Data records
┄┄┄┄┄┄┄┄┄┄┄┄┄┄┄┄┄┄┄┄

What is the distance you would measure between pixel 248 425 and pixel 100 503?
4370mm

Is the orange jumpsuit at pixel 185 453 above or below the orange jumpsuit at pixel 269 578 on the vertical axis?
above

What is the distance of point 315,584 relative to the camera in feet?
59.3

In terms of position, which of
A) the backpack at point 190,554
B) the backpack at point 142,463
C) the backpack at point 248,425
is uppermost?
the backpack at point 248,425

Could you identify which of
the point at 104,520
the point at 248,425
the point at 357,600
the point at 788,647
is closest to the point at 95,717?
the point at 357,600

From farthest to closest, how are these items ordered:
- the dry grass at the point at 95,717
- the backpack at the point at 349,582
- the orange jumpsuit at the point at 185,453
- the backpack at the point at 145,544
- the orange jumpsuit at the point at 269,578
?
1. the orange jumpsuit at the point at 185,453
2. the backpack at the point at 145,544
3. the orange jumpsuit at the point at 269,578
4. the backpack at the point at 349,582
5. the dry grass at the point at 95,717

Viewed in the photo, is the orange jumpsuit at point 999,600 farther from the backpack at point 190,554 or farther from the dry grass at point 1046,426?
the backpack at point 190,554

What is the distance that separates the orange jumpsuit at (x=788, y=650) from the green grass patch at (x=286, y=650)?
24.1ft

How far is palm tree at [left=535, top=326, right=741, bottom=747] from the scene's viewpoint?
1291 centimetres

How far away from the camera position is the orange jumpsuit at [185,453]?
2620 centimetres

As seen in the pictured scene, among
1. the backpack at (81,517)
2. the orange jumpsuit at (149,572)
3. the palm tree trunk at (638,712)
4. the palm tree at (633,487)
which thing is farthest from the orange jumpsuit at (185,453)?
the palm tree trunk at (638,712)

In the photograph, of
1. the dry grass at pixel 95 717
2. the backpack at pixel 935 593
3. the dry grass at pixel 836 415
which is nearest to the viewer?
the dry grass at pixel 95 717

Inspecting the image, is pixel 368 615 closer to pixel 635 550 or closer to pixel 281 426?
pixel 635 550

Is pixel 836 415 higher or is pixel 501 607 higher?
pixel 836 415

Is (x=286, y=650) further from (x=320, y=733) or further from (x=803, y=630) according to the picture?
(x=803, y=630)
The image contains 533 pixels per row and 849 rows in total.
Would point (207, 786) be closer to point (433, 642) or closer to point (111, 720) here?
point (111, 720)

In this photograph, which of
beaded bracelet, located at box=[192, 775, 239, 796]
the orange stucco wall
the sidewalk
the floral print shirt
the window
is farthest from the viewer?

┄┄┄┄┄┄┄┄┄┄┄┄┄┄┄┄┄┄┄┄

The problem
Rewrite the listing above, changing "green grass patch" to "patch of green grass" and leaving everything else untouched.

Task solution
What is the distance you would measure between pixel 248 425 and pixel 100 503?
4370mm

Is the orange jumpsuit at pixel 185 453 above or below the orange jumpsuit at pixel 269 578 on the vertical axis?
above

What is the distance of point 315,584 relative to the camera in feet?
59.3

In terms of position, which of
A) the backpack at point 190,554
B) the backpack at point 142,463
C) the backpack at point 248,425
is uppermost?
the backpack at point 248,425

Could you identify which of
the point at 104,520
the point at 248,425
the point at 357,600
the point at 788,647
is closest to the point at 95,717?
the point at 357,600

From farthest to closest, how are these items ordered:
- the dry grass at the point at 95,717
- the backpack at the point at 349,582
- the orange jumpsuit at the point at 185,453
- the backpack at the point at 145,544
- the orange jumpsuit at the point at 269,578
?
1. the orange jumpsuit at the point at 185,453
2. the backpack at the point at 145,544
3. the orange jumpsuit at the point at 269,578
4. the backpack at the point at 349,582
5. the dry grass at the point at 95,717

Viewed in the photo, is the orange jumpsuit at point 999,600 farther from the backpack at point 190,554 or farther from the dry grass at point 1046,426?
the backpack at point 190,554

What is the distance that separates the orange jumpsuit at (x=788, y=650) from the patch of green grass at (x=286, y=650)?
24.1ft

How far is palm tree at [left=535, top=326, right=741, bottom=747] from the scene's viewpoint?
1291 centimetres

How far away from the camera position is the orange jumpsuit at [185,453]?
2620 centimetres

As seen in the pictured scene, among
1. the backpack at (81,517)
2. the orange jumpsuit at (149,572)
3. the palm tree trunk at (638,712)
4. the palm tree at (633,487)
which thing is farthest from the orange jumpsuit at (185,453)?
the palm tree trunk at (638,712)

In the photograph, of
1. the dry grass at pixel 95 717
2. the backpack at pixel 935 593
3. the dry grass at pixel 836 415
which is nearest to the viewer?
the dry grass at pixel 95 717

Inspecting the image, is pixel 368 615 closer to pixel 635 550 or closer to pixel 281 426?
pixel 635 550

Is pixel 836 415 higher or is pixel 501 607 higher?
pixel 836 415

Is (x=286, y=650) further from (x=320, y=733) or further from (x=803, y=630) according to the picture?
(x=803, y=630)
The image contains 533 pixels per row and 849 rows in total.
Would point (207, 786) be closer to point (433, 642) or closer to point (111, 720) here?
point (111, 720)

In this photograph, which of
beaded bracelet, located at box=[192, 775, 239, 796]
the orange stucco wall
the sidewalk
the floral print shirt
the window
is farthest from the viewer?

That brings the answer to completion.